Earth would be the most quickly and massively destructive element, really.

Earthquakes are no fucking joke. Sure you can't flash fry someone, but you can impale them. Or crush them. A lot of things, really. I also don't see why water would be healing. It's just as destructive as its other counterparts.

>I also don't see why water would be healing
When somebody passes out, you don't throw a clump of dirt on their face to revive them.

Magic does exactly as much or as little as the author decides, thus it is impossible to over- or underrate it.

oh, shit! so that's what I've been doing wrong

Because one of them has to be healing, and all the others are a worse fit to healing than water.
Plus, water in damage terms really needs to be hyper pressurised or over decades, neither of which work for battles.

Plus for life you gotta have water available.

That thing where shaking, slapping, or dropping someone slightly fixes? I bet you if you hit someone in the face with some dirt they'd wake up anyway if they were in a position to wake up in the first place. Water doesn't suddenly make people conscious if they simply can't wake up right away.

But when somebody gets hurt, they always tell them to rub some dirt in it.

>water in damage terms really needs to be hyper pressurised or over decades, neither of which work for battles

Living creatures are 80-90% water.

Realistically a water mage could kill you better than anyone else.

Well in that case the fire mage can just immolate you from the inside out and the wind mage can explosively decompress you.

Why does there HAVE to be a healing element? And sheer masses of water (you know, tsunami) can fuck shit up too. Flash floods can carry cars with just a few feet of water. Ice can kill you. Acid can kill you. All of this water based stuff can off you quite reliably.

There are several mythologies where the first humans' bodies were formed out of clay or some other earthen material, so if the setting gives mortal races similar origins it might be symbolically appropriate to give earth magic healing and other body-altering effects.

Your body is not flammable. It would require ridiculous temperatures to ignite someone from the inside.

Meanwhile a water mage could just boil you. Or make your blood rip you apart. Or just destroy your heart.

>explosive decompression
>bad
that takes like 60 combat turns, user.
More, if you know how to deal with low atmosphere environments.
And all you really get is the bends and some tissue damage, then.

I'm pretty sure water killed more people than any other element.

Because healing magic is cool and we want healing magic.
Of course, there doesn't HAVE to be healing magic. But there also doesn't have to be offensive magic. Or magic.
Magic system makers want healing magic so they put it in water.

Plus it lets healzerkers be a thing.

>Not throwing rocks at unconscious people

>Plus, water in damage terms really needs to be hyper pressurised or over decades, neither of which work for battles.

>because niggas have never drowned in the history of ever

Assuming that they can directly affect water that is mixed in with all the other bits of a human and built around the setting's equivalent to a soul.
The thing that lets a mage do magic can also protect against magic, in many settings.

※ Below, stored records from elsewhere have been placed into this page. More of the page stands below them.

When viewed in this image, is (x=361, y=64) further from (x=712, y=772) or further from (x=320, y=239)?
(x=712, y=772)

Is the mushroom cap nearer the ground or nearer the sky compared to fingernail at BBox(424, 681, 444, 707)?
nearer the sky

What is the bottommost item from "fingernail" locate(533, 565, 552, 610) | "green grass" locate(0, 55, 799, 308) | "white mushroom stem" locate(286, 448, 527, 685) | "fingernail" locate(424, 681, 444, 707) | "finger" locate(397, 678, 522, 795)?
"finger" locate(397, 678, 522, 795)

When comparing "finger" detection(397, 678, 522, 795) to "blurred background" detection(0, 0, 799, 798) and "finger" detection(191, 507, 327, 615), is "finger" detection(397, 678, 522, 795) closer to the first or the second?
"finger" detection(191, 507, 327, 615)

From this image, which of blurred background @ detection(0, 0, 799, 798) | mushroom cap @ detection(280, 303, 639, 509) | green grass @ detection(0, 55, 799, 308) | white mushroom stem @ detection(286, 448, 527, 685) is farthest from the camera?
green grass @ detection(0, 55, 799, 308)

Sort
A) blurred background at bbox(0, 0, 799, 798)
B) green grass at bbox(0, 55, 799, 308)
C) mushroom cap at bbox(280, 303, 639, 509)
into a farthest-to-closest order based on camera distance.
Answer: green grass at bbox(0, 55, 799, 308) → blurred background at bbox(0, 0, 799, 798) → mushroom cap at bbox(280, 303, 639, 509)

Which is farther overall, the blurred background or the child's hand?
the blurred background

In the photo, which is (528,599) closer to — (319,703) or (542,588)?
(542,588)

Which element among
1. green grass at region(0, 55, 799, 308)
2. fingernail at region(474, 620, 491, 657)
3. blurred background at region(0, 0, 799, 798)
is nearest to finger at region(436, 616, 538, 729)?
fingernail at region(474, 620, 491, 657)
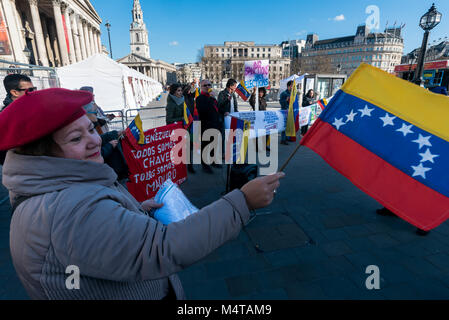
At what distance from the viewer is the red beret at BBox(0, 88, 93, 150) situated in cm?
81

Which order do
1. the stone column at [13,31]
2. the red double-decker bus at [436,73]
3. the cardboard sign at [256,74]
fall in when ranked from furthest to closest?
1. the red double-decker bus at [436,73]
2. the stone column at [13,31]
3. the cardboard sign at [256,74]

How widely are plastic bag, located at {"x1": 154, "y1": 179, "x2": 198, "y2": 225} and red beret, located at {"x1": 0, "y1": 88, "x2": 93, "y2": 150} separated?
1.19m

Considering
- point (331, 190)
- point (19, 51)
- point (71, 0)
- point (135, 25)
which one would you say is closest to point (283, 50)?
point (135, 25)

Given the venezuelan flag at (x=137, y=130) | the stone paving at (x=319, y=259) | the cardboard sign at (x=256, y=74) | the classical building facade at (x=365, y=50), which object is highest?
the classical building facade at (x=365, y=50)

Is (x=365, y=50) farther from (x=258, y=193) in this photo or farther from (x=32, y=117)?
(x=32, y=117)

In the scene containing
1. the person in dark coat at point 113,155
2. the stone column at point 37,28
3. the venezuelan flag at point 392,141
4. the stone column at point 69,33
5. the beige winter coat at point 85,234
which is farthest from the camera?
the stone column at point 69,33

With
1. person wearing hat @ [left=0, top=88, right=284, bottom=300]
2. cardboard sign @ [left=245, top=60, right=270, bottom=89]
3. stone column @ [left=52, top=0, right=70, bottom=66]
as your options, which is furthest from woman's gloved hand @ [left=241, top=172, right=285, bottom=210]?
stone column @ [left=52, top=0, right=70, bottom=66]

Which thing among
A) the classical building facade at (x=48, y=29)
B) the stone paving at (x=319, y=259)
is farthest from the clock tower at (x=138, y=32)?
the stone paving at (x=319, y=259)

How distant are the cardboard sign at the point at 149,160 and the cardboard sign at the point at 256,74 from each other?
4.74 m

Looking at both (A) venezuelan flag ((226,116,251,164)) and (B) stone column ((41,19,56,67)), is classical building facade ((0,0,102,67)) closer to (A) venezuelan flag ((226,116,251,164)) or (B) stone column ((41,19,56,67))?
(B) stone column ((41,19,56,67))

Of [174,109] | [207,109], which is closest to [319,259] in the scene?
[207,109]

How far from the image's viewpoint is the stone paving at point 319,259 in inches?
98.4

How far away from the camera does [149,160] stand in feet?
13.6

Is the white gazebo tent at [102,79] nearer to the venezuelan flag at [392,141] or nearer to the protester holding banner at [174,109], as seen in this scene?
the protester holding banner at [174,109]
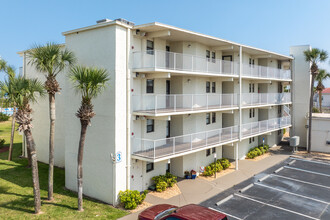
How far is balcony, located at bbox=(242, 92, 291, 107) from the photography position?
80.2 ft

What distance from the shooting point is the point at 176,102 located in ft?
59.9

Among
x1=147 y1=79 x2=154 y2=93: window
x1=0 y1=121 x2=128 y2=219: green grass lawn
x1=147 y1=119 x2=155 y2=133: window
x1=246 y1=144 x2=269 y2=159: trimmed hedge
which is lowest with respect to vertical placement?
x1=0 y1=121 x2=128 y2=219: green grass lawn

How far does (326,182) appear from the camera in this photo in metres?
18.7

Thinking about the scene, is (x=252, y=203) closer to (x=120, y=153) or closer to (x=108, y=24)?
(x=120, y=153)

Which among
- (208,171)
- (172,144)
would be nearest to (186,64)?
(172,144)

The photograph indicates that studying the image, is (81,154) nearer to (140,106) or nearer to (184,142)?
(140,106)

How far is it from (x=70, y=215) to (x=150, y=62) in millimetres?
9458

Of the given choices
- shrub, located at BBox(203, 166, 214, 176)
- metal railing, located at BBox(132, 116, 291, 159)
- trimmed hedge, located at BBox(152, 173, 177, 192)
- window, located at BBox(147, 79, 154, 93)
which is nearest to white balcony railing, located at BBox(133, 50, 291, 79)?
window, located at BBox(147, 79, 154, 93)

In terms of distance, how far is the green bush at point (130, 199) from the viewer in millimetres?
13727

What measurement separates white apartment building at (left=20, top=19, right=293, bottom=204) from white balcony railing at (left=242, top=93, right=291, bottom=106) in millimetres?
2597

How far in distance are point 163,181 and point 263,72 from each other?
1633 centimetres

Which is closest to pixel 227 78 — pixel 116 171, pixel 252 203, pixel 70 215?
pixel 252 203

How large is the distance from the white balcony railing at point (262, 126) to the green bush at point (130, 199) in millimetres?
12243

Fire mages can create fire out of thin air. Water mages would have like 20 times easier job considering 80% of you is already water.

And things like hydrokinesis should work on humans perfectly fine.

Try GURPS. Earth spells are excellent. If anything, earth college might be the best (or tied with Fire to be the best). Stone Missile is almost stupidly good, and more broadly useful than even Fireball (itself very good). Then you get the transmutation spells, often accused to be economy-destroyers.

Magic healing removes almost all consequence most of the time. What's the point of injury if you can heal? It ends up "Did it kill him instantly? No, back in the fight. Yes? Oh well moving on." or even worse "is he dead? REVIVE!".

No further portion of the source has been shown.